>> Begin Page excerpt

Therefore, the idea that you or I as individuals are unfairly suffering the consequences of the sin of another individual, Adam, or the idea that you or I can export the guilt for our personal sins back onto Adam, is foreign to the concept of original sin as it is presented in Scriptures. Adam is not just a specific individual but a collective to which we all belong and as members of that collective we all participate in Adam’s sin.

Although it is not spelled out, the idea of Adam as a collective embracing all mankind is very much present in the fifth chapter of Romans. St. Paul makes reference to the fall of man here for a specific purpose. It is not to establish the universality of human wickedness. He had already done that earlier in the epistle in order to demonstrate the impossibility of justification by works and the need for justification by grace. At this point in the epistle he introduces the concept of original sin in order to build a contrast between Adam and Christ. He declares the former to be a figure, i.e., a type or illustration, of the latter (v. 14). In this comparison, Adam and Christ each represent collective man. In Adam’s case, he represents the collective that bears his name, the race of which he is the progenitor, mankind. In Christ’s case, He represents the body of which He is the head, in which all believers are united with Him and each other, by the Holy Spirit through baptism, i.e., the church. The point of the comparison is to show that as far reaching as the impact of Adam’s sin, which brought sin and death upon all men, was, the impact of Christ’s obedience and righteousness, bringing grace, the free gift of justification, and everlasting life, will be even greater. (vv. 17-18)

>> End Page excerpt

** Brief A **
Name each thing that the passage on original sin says the impact of Christ's obedience and righteousness brings.

>> Begin Provided records

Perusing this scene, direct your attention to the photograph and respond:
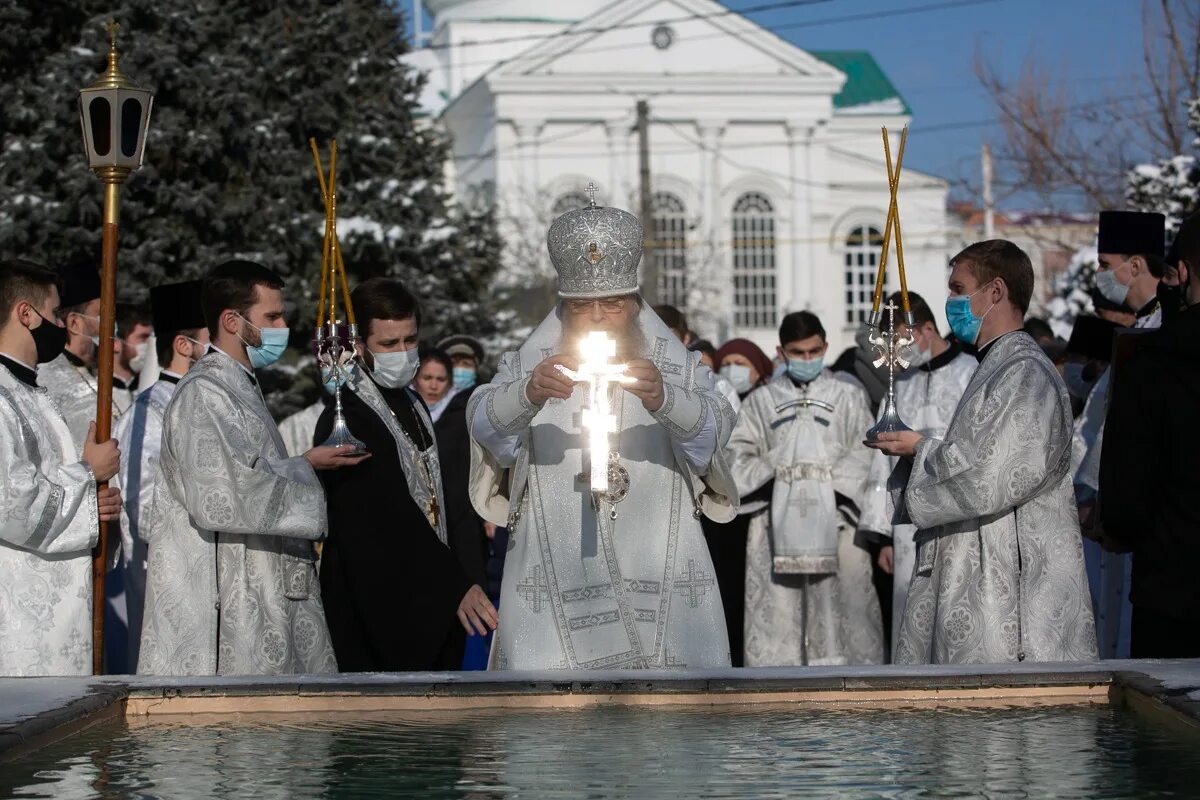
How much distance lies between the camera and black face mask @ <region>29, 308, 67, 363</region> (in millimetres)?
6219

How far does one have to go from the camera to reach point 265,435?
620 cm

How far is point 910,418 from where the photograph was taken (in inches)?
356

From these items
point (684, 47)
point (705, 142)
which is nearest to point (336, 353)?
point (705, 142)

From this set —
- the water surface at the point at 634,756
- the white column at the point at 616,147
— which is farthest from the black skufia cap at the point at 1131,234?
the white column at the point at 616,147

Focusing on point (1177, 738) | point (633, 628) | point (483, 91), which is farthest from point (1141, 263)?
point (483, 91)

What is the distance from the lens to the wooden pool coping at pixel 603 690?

>> End Provided records
>> Begin Provided records

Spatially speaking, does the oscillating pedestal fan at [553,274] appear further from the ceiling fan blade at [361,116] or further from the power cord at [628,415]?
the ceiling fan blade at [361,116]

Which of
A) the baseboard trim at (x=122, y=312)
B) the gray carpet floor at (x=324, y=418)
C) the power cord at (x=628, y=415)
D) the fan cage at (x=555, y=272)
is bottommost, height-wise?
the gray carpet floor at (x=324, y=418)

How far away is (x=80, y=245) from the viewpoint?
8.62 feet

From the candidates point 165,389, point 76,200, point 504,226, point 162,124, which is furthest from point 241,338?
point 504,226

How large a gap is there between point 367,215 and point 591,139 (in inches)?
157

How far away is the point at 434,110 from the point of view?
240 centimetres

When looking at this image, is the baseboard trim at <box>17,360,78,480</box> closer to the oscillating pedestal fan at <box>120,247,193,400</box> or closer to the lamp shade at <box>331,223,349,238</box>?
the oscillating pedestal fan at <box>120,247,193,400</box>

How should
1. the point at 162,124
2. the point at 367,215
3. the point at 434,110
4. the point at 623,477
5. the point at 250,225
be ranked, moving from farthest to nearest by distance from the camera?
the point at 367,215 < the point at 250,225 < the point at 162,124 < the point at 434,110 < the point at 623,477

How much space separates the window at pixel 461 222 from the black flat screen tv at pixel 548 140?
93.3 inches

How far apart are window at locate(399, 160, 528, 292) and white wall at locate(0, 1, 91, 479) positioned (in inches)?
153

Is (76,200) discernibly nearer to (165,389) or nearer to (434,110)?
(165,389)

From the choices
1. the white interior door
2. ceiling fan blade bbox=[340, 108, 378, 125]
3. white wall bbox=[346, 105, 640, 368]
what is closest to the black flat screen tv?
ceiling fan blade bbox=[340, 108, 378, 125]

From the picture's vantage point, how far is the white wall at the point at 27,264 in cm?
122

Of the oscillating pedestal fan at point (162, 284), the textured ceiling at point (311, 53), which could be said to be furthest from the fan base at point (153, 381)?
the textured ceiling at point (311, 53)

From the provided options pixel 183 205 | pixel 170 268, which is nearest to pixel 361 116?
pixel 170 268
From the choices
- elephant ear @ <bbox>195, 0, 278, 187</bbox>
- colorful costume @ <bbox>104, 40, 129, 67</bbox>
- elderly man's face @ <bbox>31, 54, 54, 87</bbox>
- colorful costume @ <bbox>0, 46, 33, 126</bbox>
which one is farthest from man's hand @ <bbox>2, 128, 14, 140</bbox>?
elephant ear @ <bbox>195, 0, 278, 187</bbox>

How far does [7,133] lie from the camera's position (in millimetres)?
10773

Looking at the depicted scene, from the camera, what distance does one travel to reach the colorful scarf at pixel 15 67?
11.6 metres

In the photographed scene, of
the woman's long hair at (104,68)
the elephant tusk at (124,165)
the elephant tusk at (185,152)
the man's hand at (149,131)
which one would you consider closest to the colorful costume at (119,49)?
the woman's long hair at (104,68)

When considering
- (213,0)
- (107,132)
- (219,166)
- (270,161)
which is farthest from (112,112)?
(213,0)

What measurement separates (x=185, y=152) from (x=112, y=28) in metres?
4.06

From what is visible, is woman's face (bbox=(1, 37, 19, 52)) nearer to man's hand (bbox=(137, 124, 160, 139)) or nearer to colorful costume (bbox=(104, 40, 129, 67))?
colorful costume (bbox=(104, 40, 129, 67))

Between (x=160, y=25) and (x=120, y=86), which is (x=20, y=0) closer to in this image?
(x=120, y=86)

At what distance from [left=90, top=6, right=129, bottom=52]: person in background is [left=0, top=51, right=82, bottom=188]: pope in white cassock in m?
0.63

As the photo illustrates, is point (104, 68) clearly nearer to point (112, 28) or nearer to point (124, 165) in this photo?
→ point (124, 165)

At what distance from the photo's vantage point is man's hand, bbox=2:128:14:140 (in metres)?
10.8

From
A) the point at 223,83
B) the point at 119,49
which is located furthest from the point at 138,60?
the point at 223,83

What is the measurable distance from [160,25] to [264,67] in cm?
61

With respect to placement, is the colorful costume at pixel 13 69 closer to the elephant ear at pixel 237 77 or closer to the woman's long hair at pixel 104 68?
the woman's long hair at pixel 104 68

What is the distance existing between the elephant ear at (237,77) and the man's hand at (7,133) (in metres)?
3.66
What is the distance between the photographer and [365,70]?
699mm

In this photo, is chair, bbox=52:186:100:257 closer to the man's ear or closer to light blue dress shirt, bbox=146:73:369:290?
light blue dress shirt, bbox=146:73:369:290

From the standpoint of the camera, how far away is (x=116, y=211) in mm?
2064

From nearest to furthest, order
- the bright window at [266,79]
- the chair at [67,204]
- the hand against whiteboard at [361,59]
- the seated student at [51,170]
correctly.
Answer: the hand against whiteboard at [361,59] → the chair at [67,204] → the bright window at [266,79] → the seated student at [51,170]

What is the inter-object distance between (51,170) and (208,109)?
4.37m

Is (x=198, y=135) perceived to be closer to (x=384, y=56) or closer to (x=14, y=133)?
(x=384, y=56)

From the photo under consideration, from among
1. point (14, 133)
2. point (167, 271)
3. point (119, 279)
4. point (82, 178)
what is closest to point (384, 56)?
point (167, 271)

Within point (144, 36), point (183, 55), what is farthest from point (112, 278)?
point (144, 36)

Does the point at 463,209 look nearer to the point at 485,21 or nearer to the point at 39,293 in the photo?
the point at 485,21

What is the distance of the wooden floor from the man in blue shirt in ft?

>> End Provided records

** Brief B **
Gather every line of the listing that contains the string "closest", treating uppercase and lowercase as different.

** Problem solution A **
Grace, the free gift of justification, and everlasting life.

** Problem solution B **
what is closest to the black flat screen tv?
which one would you consider closest to the colorful costume at (119,49)?
what is closest to point (384, 56)?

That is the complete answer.